From analog text to e-book
My mother Heide Berndt was a professor working in sociology and architecture. I set myself the task to digitize some of her texts. This article documents my experience working with specific free and open source software.
Here are the steps I took to create an e-book from a physical source of text:
Pilot project “Architektur als Ideologie”
The text is a lecture my mother held 1968 in Amsterdam.
1 — Scan the text
I cheated. I already got scans of 15 type writer pages. Thanks to the Het Nieuwe Instituut.
2 — Clean the scans
With Apple Preview I enhanced the contrast of the original scans. Any graphic editor will do the job here.
3 — Create a searchable PDF
My next step was to create a PDF containing all the pages with selectable text layered on top:
tesseract is an Optical Character Recognition (OCR) command line tool. I installed the base program and the language pack (text is in German) via homebrew.
# Create a PDF from an image
$ tesseract -l deu 01.jpg pdf
In a next step I merged the single PDF pages in Apple Preview. There are also command line tools to do so.
4 — Create a Markdown source file
I ran tesseract again to create text files this time.
# Create text from images
$ tesseract -l deu 01.jpg text
I then concatenated all the text to one long text file in Markdown format.
5 — Clean up the OCR text
Now, the manual labor began. OCR is never perfect. So there are a lot of small typos to be manually corrected. I did this within my text editor VS Code Studio. A spell checker helped me to catch most misspelled words. The most common issue was a “c” instead of an “e”.
Sometimes the “recognized” words were not readable any more. Now my searchable PDF came in handy, by searching for the gibberish text string I could quickly jump to the visual presentation of it.
The text now still contains many typos. I consider it good enough.
6 — Create the final output formats
After all the hard work, I was ready to create the final output formats. The popular Pandoc tool helped. It takes the Markdown text file as the source to create a .epub file. In addition a more print-friendly .pdf file was also created.
7 — Publish on GitHub
The final step was to publish the text in it’s new format. I pushed the whole project containing the scans, the Markdown and the ebook file to GitHub. It is published under a Creative Commons license. Now the text is accessible for future thinkers and researchers:
Such a project is fun for the issues you encounter along the way:
Dealing with text from before the orthography reform
In 1996 new rules to orthography were applied. The spell checker only knows about the new ones. So I feeded the spell checker all these words in a workspace dictionary. There is hopefully a smarter way.
Setting typographic quotation marks
Quoted text in German begins with a „ and ends with a “ character. I saw no option with Pandoc to change that. It does translate dump quotation marks to smart quotation marks though. I did not followed up on this any more.

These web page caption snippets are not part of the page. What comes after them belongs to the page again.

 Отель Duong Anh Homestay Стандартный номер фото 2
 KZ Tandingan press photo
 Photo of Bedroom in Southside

Using CSS to hide meta data output
I have enriched the book with some frontend matter meta data attributes. Pandoc is printing these by default, but without label. So I decided to hide them with CSS.
Battling with UTF-16 Gremlins
My first .epub files where corrupted. I used the Apple Books.app to check the result. It showed that there is some issue and that it can not be fully rendered. But the error message was not very clear to me. I then proceeded to validator.idpf.org which makes use EPUBcheck and the error message this time was more clear. It directly pointed to an invalid character.
To manually dig into a .epub you can just change the file extension to .zip and unzip it. There is a predefined directory structure. In my case the content was in just one HTML file. Finding the character was simple. It was some white space character that the OCR text scan has made up. With the surrounding context known I was able to remove these from the source files as well.
Tinkering within the .epub was most fun. I am an avid .epub consumer. I like that they can be so small and so versatile and dynamic. The HTML structure and setup with CSS felt convenient but also a bit antiquated. How long will that format last? The original text was produced over 50 years ago.
Next project “Die Natur der Stadt”
I have already started the next — much bigger — project. My aim is to digitize a whole book of 240 pages following the same procedures. This book was scanned with the Google Books project. But it is not accessible.
This time I also need to do the scanning. Luckily there is scan software that is able to detect the curvature of book pages and create the text and the searchable PDF right away — all on a phone.
Manual post-processing of the text will be work for many weekends. Let’s see. Volunteers welcome!